SELECTION:
You influenced me to place a few orders for the Seeed gear and I’m excited to see how you go with the initial testing and who knows you may want to expand into the other Seeed gear as I see the XIAO dev boards come with different chips and the Seeed XIAO BLE nRF52840 Sense version has me super interested as it uses a chip from Nordic Semiconductor who specialise in all things LE BLE, Wireless and IoT prototyping which is remarkable for such a small form factor and the specs are impressive as are the ESP32-C3 board! I promise I’ll stop bugging you as I’m a bad influence and the last thing you need is the wife quizzing you about the unplanned technology purchases LOL…

Алексей
Алексей
1 year ago
Reply to  Razor Burn

Огромное тебе спасибо! Пол дня потратил на данное действие. Но стоило мне прочесть тебя, как всё встало на свои места. Я вытщил флэшку и вау ля! Всё работает!

Google Translate Translation added by James:
Thank you very much! Spent half a day doing this. But as soon as I read you, everything fell into place. I pulled out the flash drive and wow la! Everything is working!

Razor Burn
Razor Burn
1 year ago
Reply to  Алексей

Ура!!! Mое удовольствие Алексей.
Hurray! My pleasure Aleksei.

Mahdi
Mahdi
1 year ago

Hi again,
I still cannot boot directly from ssd. The only difference between your tutorial and other tutorials that can boot from ssd any my case is that in my case the ssd drive is recognized as sda not as nvme. Is that a problem?

SET EXERCISE 1:
Print the source data from its start up to and including the line containing "Answer: (52,115) < (156,266) < (9,367)", keeping every line unchanged but leaving out the pictures.

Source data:

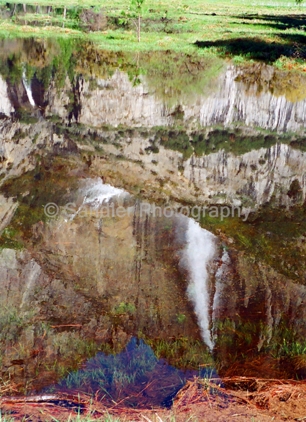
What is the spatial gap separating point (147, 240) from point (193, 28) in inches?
1374

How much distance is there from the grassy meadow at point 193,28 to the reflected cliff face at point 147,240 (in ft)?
42.1

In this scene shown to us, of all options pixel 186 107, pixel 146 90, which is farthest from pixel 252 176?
pixel 146 90

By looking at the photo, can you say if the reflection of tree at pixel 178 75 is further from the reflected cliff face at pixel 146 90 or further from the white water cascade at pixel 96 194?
the white water cascade at pixel 96 194

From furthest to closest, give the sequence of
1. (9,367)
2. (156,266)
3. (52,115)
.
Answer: (52,115) < (156,266) < (9,367)

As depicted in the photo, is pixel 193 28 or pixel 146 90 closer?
pixel 146 90

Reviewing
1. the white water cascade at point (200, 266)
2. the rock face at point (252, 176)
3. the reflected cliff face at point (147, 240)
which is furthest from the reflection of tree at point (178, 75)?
the white water cascade at point (200, 266)

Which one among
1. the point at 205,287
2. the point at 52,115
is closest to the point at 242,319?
the point at 205,287

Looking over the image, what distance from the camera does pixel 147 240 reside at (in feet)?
31.5

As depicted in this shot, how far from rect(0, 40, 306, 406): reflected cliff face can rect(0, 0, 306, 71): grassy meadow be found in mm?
12832

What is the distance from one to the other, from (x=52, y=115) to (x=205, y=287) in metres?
10.7

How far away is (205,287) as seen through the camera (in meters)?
8.09

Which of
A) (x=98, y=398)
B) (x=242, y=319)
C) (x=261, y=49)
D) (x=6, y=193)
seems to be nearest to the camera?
(x=98, y=398)

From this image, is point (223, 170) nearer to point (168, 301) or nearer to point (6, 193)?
point (6, 193)

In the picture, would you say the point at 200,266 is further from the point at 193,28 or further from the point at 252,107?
the point at 193,28
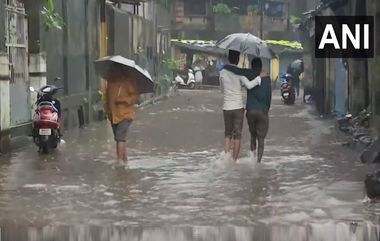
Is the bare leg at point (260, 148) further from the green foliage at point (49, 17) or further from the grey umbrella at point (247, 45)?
the green foliage at point (49, 17)

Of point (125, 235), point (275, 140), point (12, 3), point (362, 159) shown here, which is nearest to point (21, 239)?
point (125, 235)

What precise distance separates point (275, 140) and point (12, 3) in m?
5.58

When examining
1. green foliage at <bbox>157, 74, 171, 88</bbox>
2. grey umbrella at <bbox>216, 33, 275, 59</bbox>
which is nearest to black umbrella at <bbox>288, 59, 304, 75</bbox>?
green foliage at <bbox>157, 74, 171, 88</bbox>

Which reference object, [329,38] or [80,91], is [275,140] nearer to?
[329,38]

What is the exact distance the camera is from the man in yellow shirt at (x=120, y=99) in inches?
400

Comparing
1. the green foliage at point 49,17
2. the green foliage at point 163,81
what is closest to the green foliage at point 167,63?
the green foliage at point 163,81

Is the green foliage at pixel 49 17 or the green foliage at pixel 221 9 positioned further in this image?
the green foliage at pixel 221 9

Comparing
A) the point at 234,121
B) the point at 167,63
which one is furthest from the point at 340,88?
the point at 167,63

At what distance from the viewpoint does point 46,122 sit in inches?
450

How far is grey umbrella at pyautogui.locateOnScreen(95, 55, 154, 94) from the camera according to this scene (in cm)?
1003

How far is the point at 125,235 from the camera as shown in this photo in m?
6.28

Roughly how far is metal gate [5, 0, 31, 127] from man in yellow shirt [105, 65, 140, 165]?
2.57 meters

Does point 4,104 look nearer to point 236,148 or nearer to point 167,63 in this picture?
point 236,148

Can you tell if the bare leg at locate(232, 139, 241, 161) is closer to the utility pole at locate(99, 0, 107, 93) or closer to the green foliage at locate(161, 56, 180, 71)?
the utility pole at locate(99, 0, 107, 93)
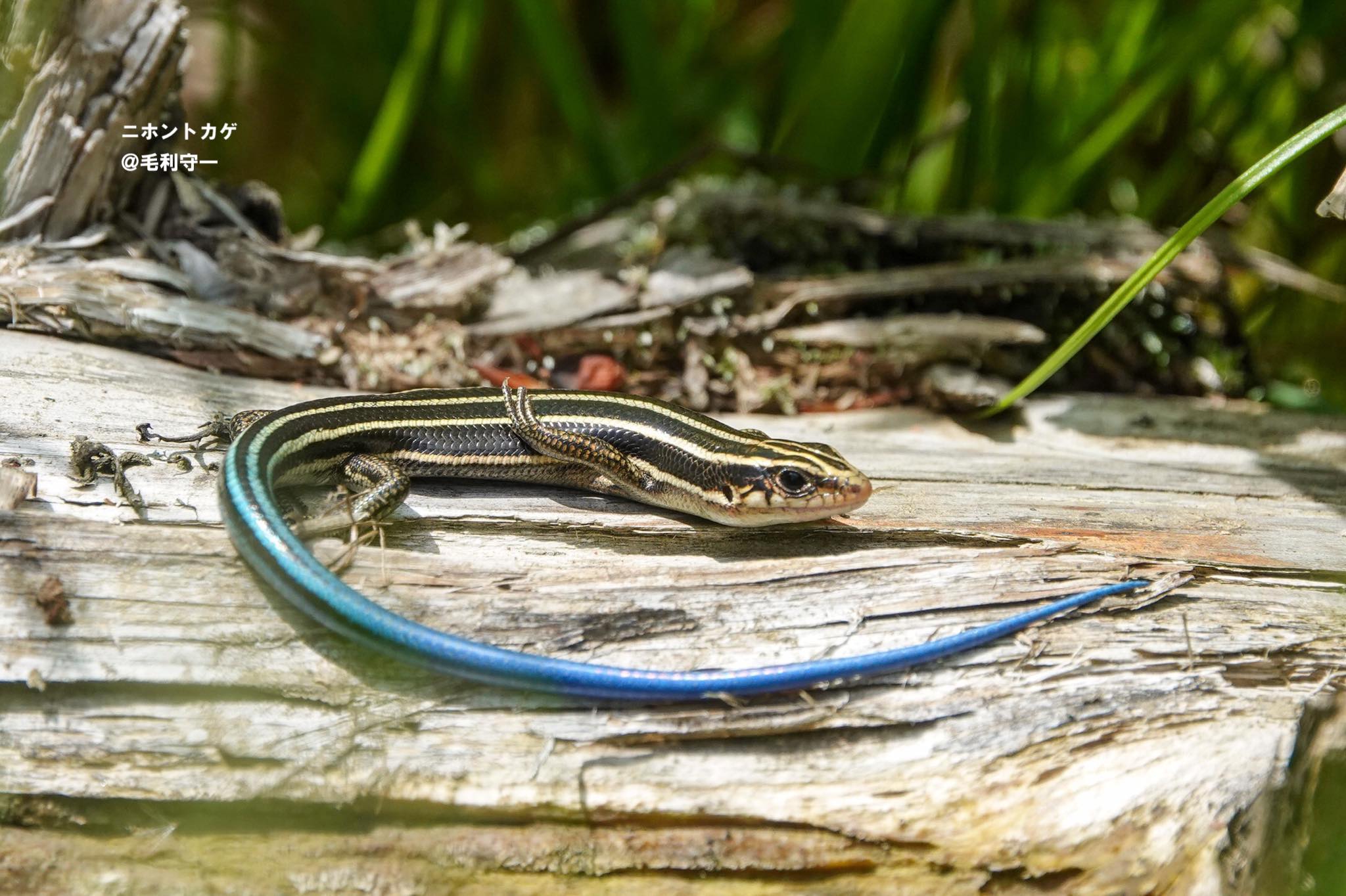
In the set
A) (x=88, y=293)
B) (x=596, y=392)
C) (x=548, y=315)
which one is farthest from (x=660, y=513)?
(x=88, y=293)

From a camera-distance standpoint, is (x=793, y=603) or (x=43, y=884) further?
(x=793, y=603)

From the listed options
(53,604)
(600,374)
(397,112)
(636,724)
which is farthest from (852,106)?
(53,604)

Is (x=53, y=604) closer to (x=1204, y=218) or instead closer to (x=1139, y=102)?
(x=1204, y=218)

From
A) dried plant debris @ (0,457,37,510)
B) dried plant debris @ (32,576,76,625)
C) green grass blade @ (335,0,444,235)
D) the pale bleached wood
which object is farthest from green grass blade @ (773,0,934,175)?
dried plant debris @ (32,576,76,625)

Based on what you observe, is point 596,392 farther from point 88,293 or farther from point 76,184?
point 76,184

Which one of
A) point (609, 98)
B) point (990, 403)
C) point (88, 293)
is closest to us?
point (88, 293)

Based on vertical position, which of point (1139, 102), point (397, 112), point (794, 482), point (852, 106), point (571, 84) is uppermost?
point (1139, 102)
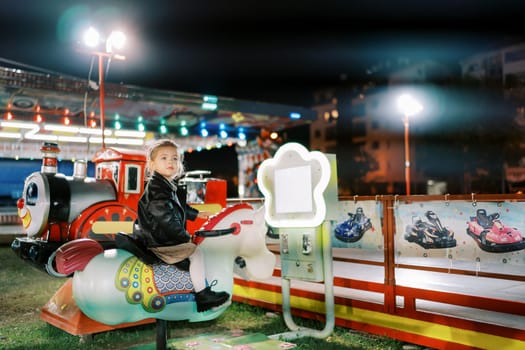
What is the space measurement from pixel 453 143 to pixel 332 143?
19.4 m

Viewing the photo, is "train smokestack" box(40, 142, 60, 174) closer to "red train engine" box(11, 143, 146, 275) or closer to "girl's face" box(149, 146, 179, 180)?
"red train engine" box(11, 143, 146, 275)

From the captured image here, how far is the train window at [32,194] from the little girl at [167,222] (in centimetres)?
260

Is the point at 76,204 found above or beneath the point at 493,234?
above

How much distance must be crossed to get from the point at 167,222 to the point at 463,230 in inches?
129

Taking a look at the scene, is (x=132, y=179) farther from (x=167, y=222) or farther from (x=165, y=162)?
(x=167, y=222)

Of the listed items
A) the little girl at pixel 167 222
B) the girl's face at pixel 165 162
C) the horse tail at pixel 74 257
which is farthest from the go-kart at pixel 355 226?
the horse tail at pixel 74 257

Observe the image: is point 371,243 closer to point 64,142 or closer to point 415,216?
point 415,216

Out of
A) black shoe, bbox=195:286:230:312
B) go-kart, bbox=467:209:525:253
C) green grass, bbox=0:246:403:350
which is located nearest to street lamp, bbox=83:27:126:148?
green grass, bbox=0:246:403:350

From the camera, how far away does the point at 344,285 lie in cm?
532

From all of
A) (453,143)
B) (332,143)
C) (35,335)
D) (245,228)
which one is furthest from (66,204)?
(332,143)

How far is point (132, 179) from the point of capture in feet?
21.2

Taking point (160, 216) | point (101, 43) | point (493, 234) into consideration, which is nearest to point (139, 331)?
point (160, 216)

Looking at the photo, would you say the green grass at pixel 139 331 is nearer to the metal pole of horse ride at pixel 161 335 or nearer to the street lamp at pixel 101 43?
the metal pole of horse ride at pixel 161 335

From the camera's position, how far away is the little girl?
3.59 meters
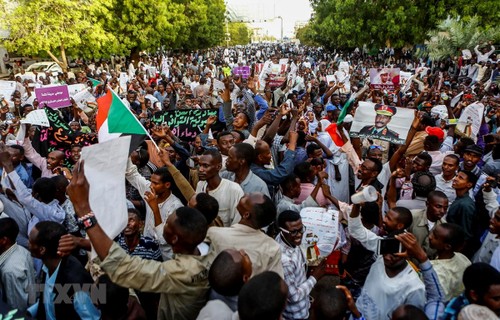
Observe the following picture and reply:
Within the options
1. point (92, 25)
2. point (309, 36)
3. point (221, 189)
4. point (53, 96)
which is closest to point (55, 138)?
point (53, 96)

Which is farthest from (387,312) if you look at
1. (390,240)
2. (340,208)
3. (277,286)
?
(340,208)

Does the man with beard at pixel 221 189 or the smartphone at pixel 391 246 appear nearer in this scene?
the smartphone at pixel 391 246

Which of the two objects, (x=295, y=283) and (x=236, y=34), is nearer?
(x=295, y=283)

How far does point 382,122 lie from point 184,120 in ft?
9.42

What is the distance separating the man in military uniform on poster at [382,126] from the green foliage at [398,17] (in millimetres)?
17831

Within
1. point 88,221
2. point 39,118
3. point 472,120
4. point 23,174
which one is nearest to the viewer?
point 88,221

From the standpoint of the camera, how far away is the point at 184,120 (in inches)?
233

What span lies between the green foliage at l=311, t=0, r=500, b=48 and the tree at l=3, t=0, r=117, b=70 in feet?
47.4

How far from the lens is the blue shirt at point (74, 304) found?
8.06ft

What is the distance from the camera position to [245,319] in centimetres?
188

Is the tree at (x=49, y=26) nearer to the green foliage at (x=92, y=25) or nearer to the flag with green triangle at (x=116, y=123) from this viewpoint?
the green foliage at (x=92, y=25)

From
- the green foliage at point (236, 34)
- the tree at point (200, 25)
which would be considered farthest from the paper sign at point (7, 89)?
the green foliage at point (236, 34)

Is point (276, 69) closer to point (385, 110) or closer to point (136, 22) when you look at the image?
point (385, 110)

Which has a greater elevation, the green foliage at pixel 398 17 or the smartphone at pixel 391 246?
the smartphone at pixel 391 246
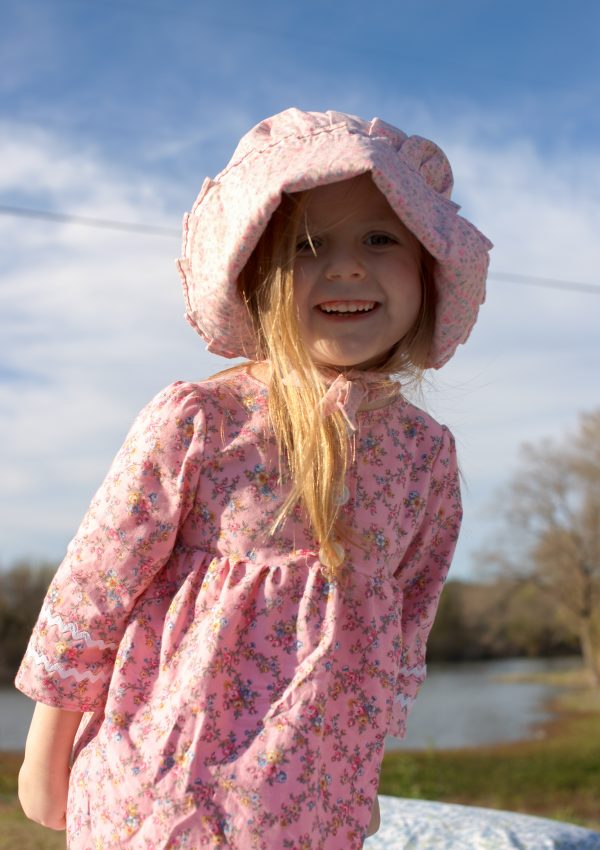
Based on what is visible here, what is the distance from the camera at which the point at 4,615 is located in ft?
29.6

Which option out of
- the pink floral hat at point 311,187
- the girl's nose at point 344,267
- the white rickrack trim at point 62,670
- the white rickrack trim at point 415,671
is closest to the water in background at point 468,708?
the white rickrack trim at point 415,671

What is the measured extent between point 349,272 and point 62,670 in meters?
0.65

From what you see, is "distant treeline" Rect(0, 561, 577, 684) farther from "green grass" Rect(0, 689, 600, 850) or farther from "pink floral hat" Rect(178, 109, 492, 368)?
"pink floral hat" Rect(178, 109, 492, 368)

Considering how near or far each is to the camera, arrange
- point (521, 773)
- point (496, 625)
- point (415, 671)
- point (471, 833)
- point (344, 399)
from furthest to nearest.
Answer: point (496, 625)
point (521, 773)
point (471, 833)
point (415, 671)
point (344, 399)

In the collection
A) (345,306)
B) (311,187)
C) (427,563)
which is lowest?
(427,563)

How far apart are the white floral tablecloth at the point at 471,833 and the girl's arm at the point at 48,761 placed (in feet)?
4.11

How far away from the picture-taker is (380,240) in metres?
1.35

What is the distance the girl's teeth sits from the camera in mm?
1320

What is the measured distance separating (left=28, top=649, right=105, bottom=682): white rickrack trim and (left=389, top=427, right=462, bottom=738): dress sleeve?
456 mm

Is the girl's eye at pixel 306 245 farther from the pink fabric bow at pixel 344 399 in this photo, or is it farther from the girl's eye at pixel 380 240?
the pink fabric bow at pixel 344 399

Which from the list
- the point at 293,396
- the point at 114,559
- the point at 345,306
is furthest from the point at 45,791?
the point at 345,306

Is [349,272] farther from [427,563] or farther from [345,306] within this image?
[427,563]

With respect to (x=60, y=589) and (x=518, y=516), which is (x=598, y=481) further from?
(x=60, y=589)

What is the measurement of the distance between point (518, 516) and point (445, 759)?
6.29 metres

SET EXERCISE 2:
Write what comes next in the comment thread, starting right after its final line.

RESULT 1:
What is the spatial gap separating point (147, 240) from point (193, 28) in inches?
1374

How much distance is there from the grassy meadow at point 193,28 to the reflected cliff face at point 147,240 (in ft)?
42.1

In this scene shown to us, of all options pixel 186 107, pixel 146 90, which is farthest from pixel 252 176?
pixel 146 90

By looking at the photo, can you say if the reflection of tree at pixel 178 75 is further from the reflected cliff face at pixel 146 90 or further from the white water cascade at pixel 96 194?
the white water cascade at pixel 96 194

From furthest to closest, give the sequence of
1. (9,367)
2. (156,266)
3. (52,115)
.
Answer: (52,115) < (156,266) < (9,367)

RESULT 2:
Mahdi
Mahdi
1 year ago
Reply to  Mahdi

Here is the output of Debug/UART serial port:

DDR Version V1.08 20220617
LPDDR4X, 2112MHz
channel[0] BW=16 Col=10 Bk=8 CS0 Row=16 CS=1 Die BW=16 Size=1024MB
channel[1] BW=16 Col=10 Bk=8 CS0 Row=16 CS=1 Die BW=16 Size=1024MB
channel[2] BW=16 Col=10 Bk=8 CS0 Row=16 CS=1 Die BW=16 Size=1024MB
channel[3] BW=16 Col=10 Bk=8 CS0 Row=16 CS=1 Die BW=16 Size=1024MB
Manufacturer ID:0x1 Samsung
CH0 RX Vref:34.7%, TX Vref:18.8%,0.0%
CH1 RX Vref:32.7%, TX Vref:18.8%,0.0%
CH2 RX Vref:32.7%, TX Vref:18.8%,0.0%
CH3 RX Vref:31.7%, TX Vref:17.8%,0.0%
change to F1: 528MHz
change to F2: 1068MHz
change to F3: 1560MHz
change to F0: 2112MHz
out
U-Boot SPL board init
U-Boot SPL 2017.09-orangepi (Jan 06 2023 - 14:00:02)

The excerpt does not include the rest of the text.